Die Prävention wird durch eine Vorsorgepauschale gestärkt. Kassen sollen einen Anreiz erhalten, dafür zu sorgen, dass ihre Versicherten die Präventionsangebote auch in Anspruch nehmen. Mit einer versichertenindividuellen Berücksichtigung von Arzneimittelrabatten sollen zudem Über- und Unterdeckungen vermieden werden.

Mit der Novelle sollen auch Versuche von Kassen unterbunden werden, die Diagnosen der Ärzte mit Blick auf den Morbi-RSA zu beeinflussen. In der Vergangenheit hatten Berichte über den Einfluss von Krankenkassen auf die Kodierung der Diagnosen ihrer Versicherten für Aufsehen gesorgt. Dieses Problem soll nun systematisch angegangen werden. Wenn sich Diagnosekodierungen bei bestimmten Krankheiten auffällig erhöhen, sollen die Kassen dafür keine Zuweisungen mehr bekommen. Zudem soll das Bundesversicherungsamt (BVA) mehr Prüfkompetenzen erhalten mit einer Umkehr der Beweislast und rückwirkend ab 2013. Neu eingerichtet wird eine Transparenzstelle für Selektivverträge der Krankenkassen, also für Verträge zwischen einer Kasse und einzelnen Leistungserbringern.

Karin Maag (CDU) sagte, der Finanzausgleich müsse zielgenauer werden. Mit der Reform würden die Zuweisungen genauer und damit auch gerechter verteilt. Mit der Manipulationsbremse werde sichergestellt, dass es sich für Kassen nicht lohne, Ärzte ausschließlich für die Dokumentation von Diagnosen zu bezahlen. Sabine Dittmar (SPD) versprach, die teilweise umstrittenen Änderungen würden sehr genau auf ihre Wirkungen hin geprüft.
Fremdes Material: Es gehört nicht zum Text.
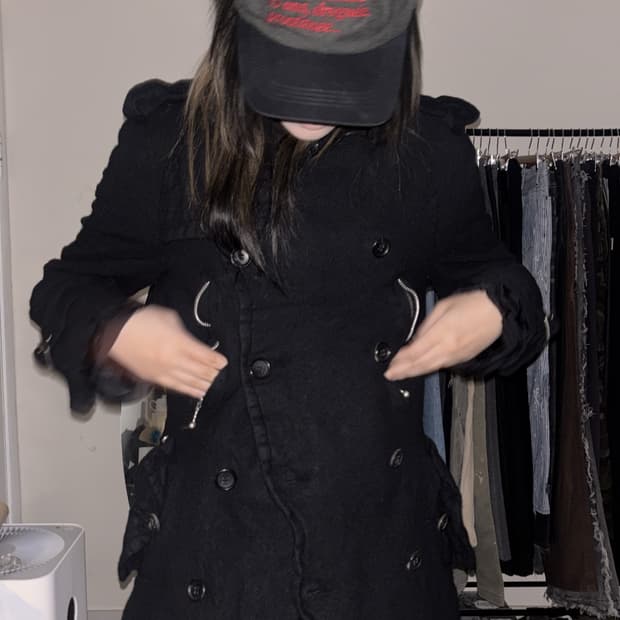 준야와타나베 07aw 축융 볼체인 코트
Christine Aschenberg-Dugnus (FDP) begrüßte die Reform und kritisierte, dass mit dem "Upcoding" Fehlanreize gesetzt würden. Achim Kessler (Linke) rügte, Versicherte müssten Brillen und Zahnersatz überwiegend selbst zahlen, während fragwürdige Leistungen wie die Homöopathie aus den Beiträgen finanziert würden. Maria Klein-Schmeink (Grüne), erklärte, die Finanzreform sei überfällig. Weniger Vorfreude zeigte Robby Schlund (AfD), der von einem "Sammelsurium verschiedener Stellschrauben" sprach.